Stored entries:
★ ★ ★
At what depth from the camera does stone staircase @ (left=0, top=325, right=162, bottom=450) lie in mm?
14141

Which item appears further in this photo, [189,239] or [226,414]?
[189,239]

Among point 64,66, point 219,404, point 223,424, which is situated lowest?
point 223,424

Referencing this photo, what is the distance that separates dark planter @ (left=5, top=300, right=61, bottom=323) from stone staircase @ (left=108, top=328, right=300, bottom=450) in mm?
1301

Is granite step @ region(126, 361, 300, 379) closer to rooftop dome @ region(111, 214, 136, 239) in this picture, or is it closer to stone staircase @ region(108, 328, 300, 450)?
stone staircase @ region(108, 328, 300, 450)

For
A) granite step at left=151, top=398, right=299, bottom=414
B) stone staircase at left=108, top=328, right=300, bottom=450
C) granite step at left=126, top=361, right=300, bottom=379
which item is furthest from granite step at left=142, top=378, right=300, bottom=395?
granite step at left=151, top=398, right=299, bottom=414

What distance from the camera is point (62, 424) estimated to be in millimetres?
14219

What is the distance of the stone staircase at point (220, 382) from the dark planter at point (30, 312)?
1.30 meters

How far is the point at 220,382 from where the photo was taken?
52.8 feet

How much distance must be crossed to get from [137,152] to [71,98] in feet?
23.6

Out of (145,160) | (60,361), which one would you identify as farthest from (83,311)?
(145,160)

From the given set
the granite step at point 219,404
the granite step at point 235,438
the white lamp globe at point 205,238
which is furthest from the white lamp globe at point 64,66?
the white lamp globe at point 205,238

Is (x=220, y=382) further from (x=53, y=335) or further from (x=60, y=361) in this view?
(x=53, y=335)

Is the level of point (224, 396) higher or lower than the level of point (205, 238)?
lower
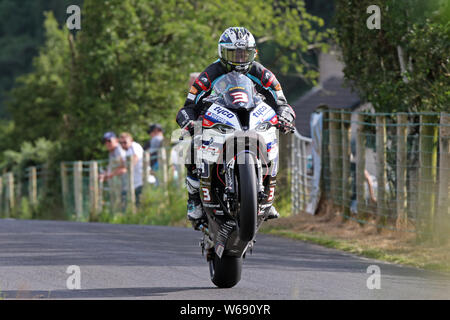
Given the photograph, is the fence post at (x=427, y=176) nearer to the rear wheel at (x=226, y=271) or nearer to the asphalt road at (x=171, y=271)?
the asphalt road at (x=171, y=271)

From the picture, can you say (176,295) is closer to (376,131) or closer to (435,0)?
(435,0)

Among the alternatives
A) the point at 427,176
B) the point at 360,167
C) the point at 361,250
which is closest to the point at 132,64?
the point at 360,167

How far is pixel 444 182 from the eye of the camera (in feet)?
34.9

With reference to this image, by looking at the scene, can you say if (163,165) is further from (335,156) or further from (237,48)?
(237,48)

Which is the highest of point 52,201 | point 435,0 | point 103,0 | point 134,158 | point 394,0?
point 103,0

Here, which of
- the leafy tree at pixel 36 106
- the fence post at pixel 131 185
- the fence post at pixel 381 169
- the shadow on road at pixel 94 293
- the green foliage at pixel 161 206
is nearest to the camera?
the shadow on road at pixel 94 293

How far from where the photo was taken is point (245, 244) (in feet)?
23.5

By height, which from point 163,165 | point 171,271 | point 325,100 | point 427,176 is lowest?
point 171,271

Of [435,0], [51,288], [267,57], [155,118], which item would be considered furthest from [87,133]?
[267,57]

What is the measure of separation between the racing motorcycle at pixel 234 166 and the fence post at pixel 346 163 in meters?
6.03

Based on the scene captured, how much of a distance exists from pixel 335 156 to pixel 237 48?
21.7 feet

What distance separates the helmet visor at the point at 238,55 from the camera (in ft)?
24.5

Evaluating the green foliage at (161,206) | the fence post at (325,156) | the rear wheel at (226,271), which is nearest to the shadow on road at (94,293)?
the rear wheel at (226,271)
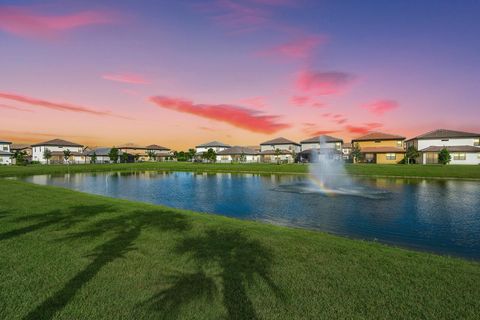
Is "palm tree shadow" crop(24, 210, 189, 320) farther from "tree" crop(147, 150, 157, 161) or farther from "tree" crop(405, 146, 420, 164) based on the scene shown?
"tree" crop(147, 150, 157, 161)

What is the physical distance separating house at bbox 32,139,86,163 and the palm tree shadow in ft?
358

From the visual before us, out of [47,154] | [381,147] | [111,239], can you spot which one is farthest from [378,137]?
[47,154]

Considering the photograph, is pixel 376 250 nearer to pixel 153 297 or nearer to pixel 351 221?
pixel 153 297

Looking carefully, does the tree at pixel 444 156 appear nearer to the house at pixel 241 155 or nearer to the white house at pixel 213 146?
the house at pixel 241 155

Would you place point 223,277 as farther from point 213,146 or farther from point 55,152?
point 213,146

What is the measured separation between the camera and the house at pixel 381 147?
7531 cm

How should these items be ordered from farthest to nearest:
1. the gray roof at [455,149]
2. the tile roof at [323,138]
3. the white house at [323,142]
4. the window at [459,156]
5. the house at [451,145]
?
the tile roof at [323,138]
the white house at [323,142]
the window at [459,156]
the house at [451,145]
the gray roof at [455,149]

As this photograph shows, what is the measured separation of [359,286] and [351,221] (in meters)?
10.7

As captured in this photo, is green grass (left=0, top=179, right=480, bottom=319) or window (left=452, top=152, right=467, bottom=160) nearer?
green grass (left=0, top=179, right=480, bottom=319)

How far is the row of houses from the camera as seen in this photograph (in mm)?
69500

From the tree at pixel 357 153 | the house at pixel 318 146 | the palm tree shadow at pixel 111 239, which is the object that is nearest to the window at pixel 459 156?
the tree at pixel 357 153

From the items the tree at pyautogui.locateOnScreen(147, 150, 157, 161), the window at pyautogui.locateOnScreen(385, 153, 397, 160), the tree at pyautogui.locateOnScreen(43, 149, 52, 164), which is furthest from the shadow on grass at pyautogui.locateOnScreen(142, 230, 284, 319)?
the tree at pyautogui.locateOnScreen(147, 150, 157, 161)

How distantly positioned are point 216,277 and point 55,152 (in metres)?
124

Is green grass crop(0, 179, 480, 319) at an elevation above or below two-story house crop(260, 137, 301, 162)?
below
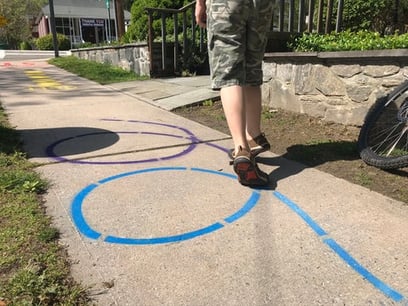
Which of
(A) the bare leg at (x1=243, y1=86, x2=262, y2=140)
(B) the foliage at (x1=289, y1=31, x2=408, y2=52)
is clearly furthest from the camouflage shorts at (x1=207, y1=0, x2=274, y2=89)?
(B) the foliage at (x1=289, y1=31, x2=408, y2=52)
★ ★ ★
→ Your task: Copy out only the lines beginning at the line with "How should these" and ending at the last line of the entries. Keep them exact; drop pictures.

→ Exercise solution:
How should these items be ordered from farthest to nearest:
1. the gray roof at [455,149]
2. the tile roof at [323,138]
3. the white house at [323,142]
4. the window at [459,156]
5. the house at [451,145]
?
the tile roof at [323,138]
the white house at [323,142]
the window at [459,156]
the house at [451,145]
the gray roof at [455,149]

As this photograph shows, what is the measured separation of [359,286] and [351,221] (in meters)?
10.7

As captured in this photo, is green grass (left=0, top=179, right=480, bottom=319) or window (left=452, top=152, right=467, bottom=160) nearer?
green grass (left=0, top=179, right=480, bottom=319)

How far is the row of houses from the camera as seen in this photograph (in mm)?
69500

From the tree at pixel 357 153 | the house at pixel 318 146 | the palm tree shadow at pixel 111 239, which is the object that is nearest to the window at pixel 459 156?
the tree at pixel 357 153

From the items the tree at pyautogui.locateOnScreen(147, 150, 157, 161), the window at pyautogui.locateOnScreen(385, 153, 397, 160), the tree at pyautogui.locateOnScreen(43, 149, 52, 164), which is furthest from the shadow on grass at pyautogui.locateOnScreen(142, 230, 284, 319)?
the tree at pyautogui.locateOnScreen(147, 150, 157, 161)

How distantly positioned are point 216,277 and point 55,152 (in metres)?
124

Is green grass crop(0, 179, 480, 319) at an elevation above or below two-story house crop(260, 137, 301, 162)?
below
Which of
(A) the bare leg at (x1=243, y1=86, x2=262, y2=140)
(B) the foliage at (x1=289, y1=31, x2=408, y2=52)
is clearly furthest from the camouflage shorts at (x1=207, y1=0, x2=274, y2=89)?
(B) the foliage at (x1=289, y1=31, x2=408, y2=52)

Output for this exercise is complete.